Partial Feedback Online Learning
This work addresses a novel learning protocol for online learning with partial feedback, providing foundational insights into learnability conditions, though it is incremental in extending existing online learning theory.
The paper tackles the problem of partial-feedback online learning, where learners receive only one acceptable label per round, by introducing a collection version space and new dimensions (PFLdim and PMSdim) that tightly characterize minimax regret, resolving an open question and showing linear regret barriers beyond set realizability.

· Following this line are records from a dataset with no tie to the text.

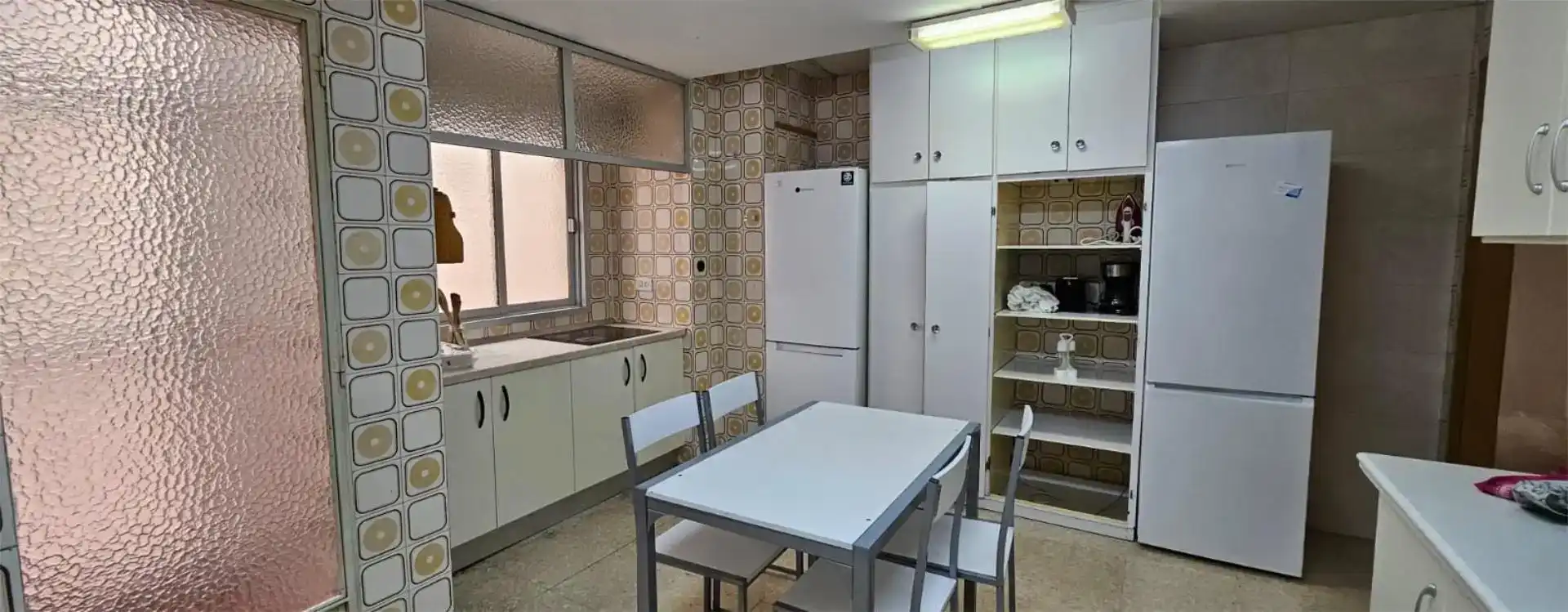 Habitación 192 m², Granada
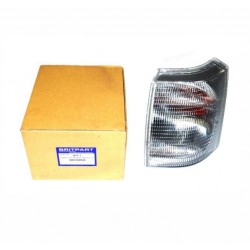 SİNYAL LAMBASI ÖN SOL BEYAZ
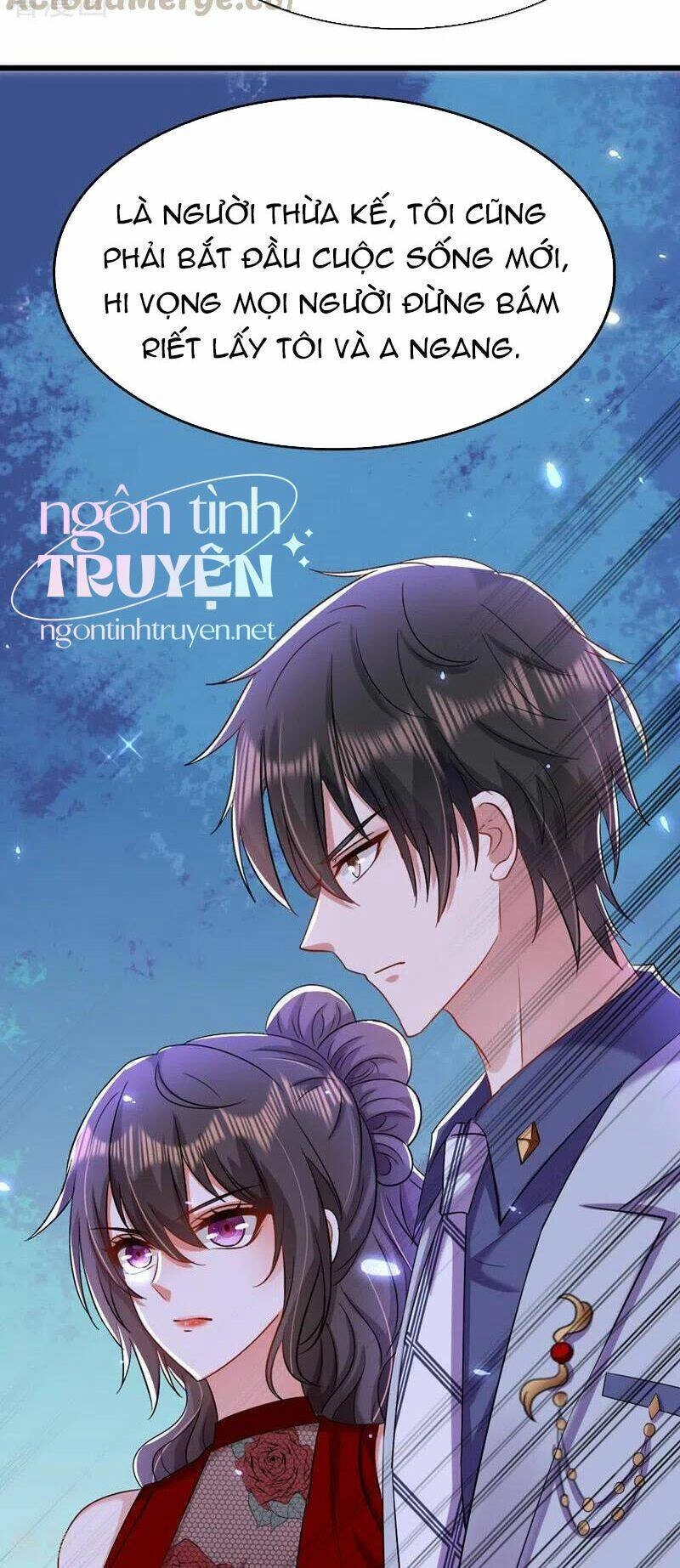 Trùng Sinh Không Gian: Cô Vợ Hào Môn Nóng Bỏng Không Dễ Chọc Chapter 237 - 8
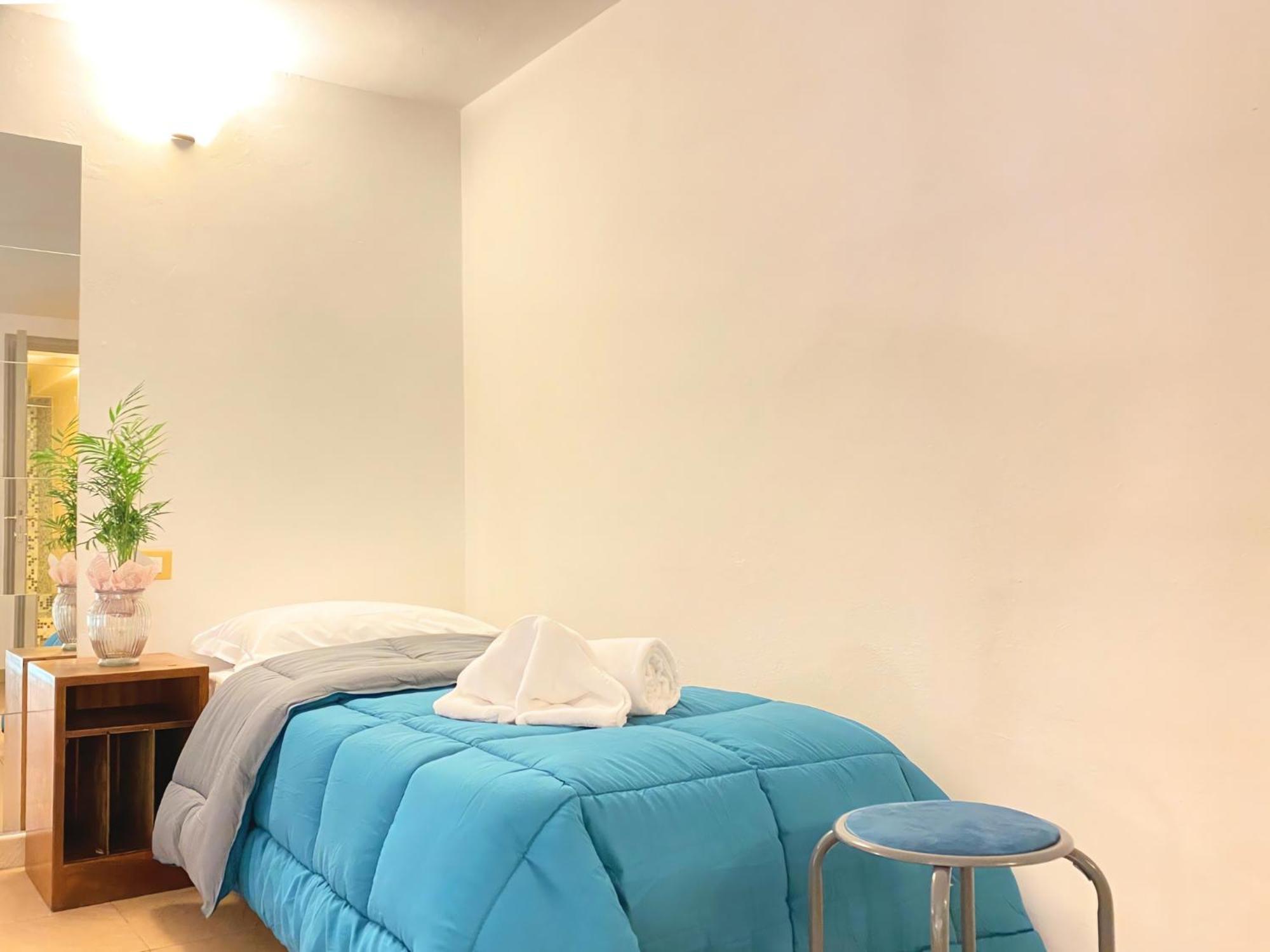 Appartement Audere - Azeglio Cozy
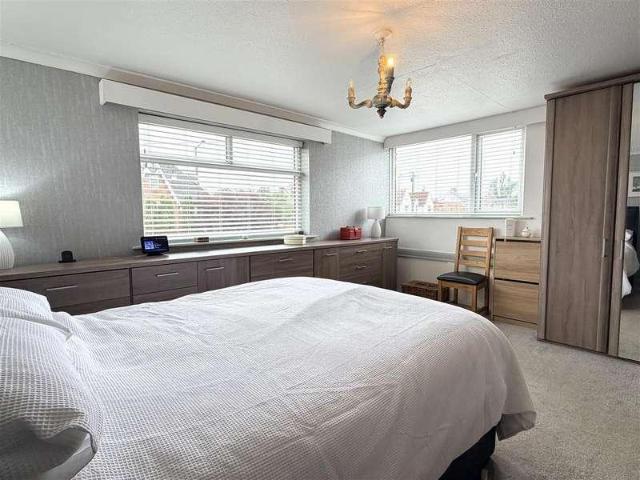 House for sale in Saltcotes, Lancashire
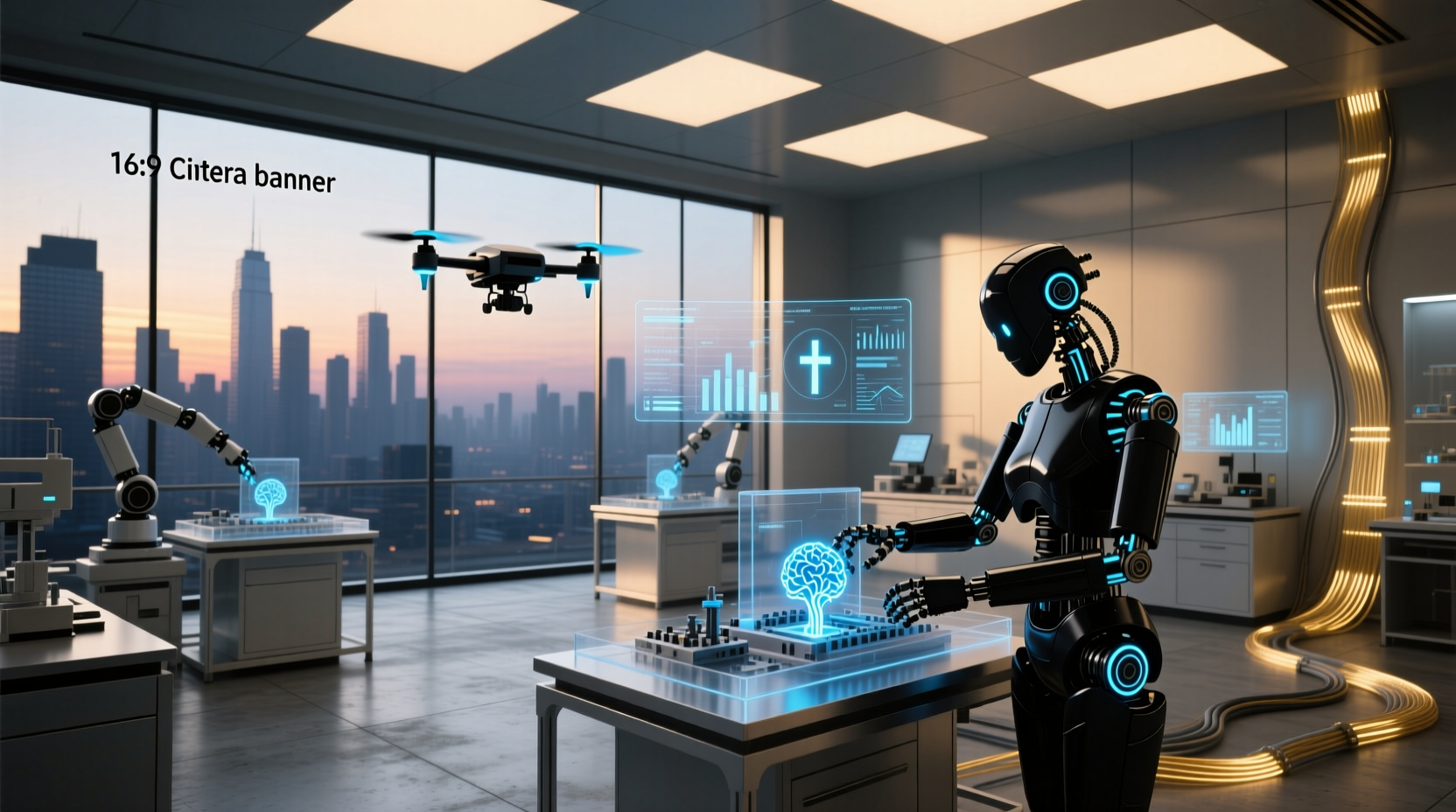 ai robotics compliance guide for eu market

We study a new learning protocol, termed partial-feedback online learning, where each instance admits a set of acceptable labels, but the learner observes only one acceptable label per round. We highlight that, while classical version space is widely used for online learnability, it does not directly extend to this setting. We address this obstacle by introducing a collection version space, which maintains sets of hypotheses rather than individual hypotheses. Using this tool, we obtain a tight characterization of learnability in the set-realizable regime. In particular, we define the Partial-Feedback Littlestone dimension (PFLdim) and the Partial-Feedback Measure Shattering dimension (PMSdim), and show that they tightly characterize the minimax regret for deterministic and randomized learners, respectively. We further identify a nested inclusion condition under which deterministic and randomized learnability coincide, resolving an open question of Raman et al. (2024b). Finally, given a hypothesis space H, we show that beyond set realizability, the minimax regret can be linear even when |H|=2, highlighting a barrier beyond set realizability.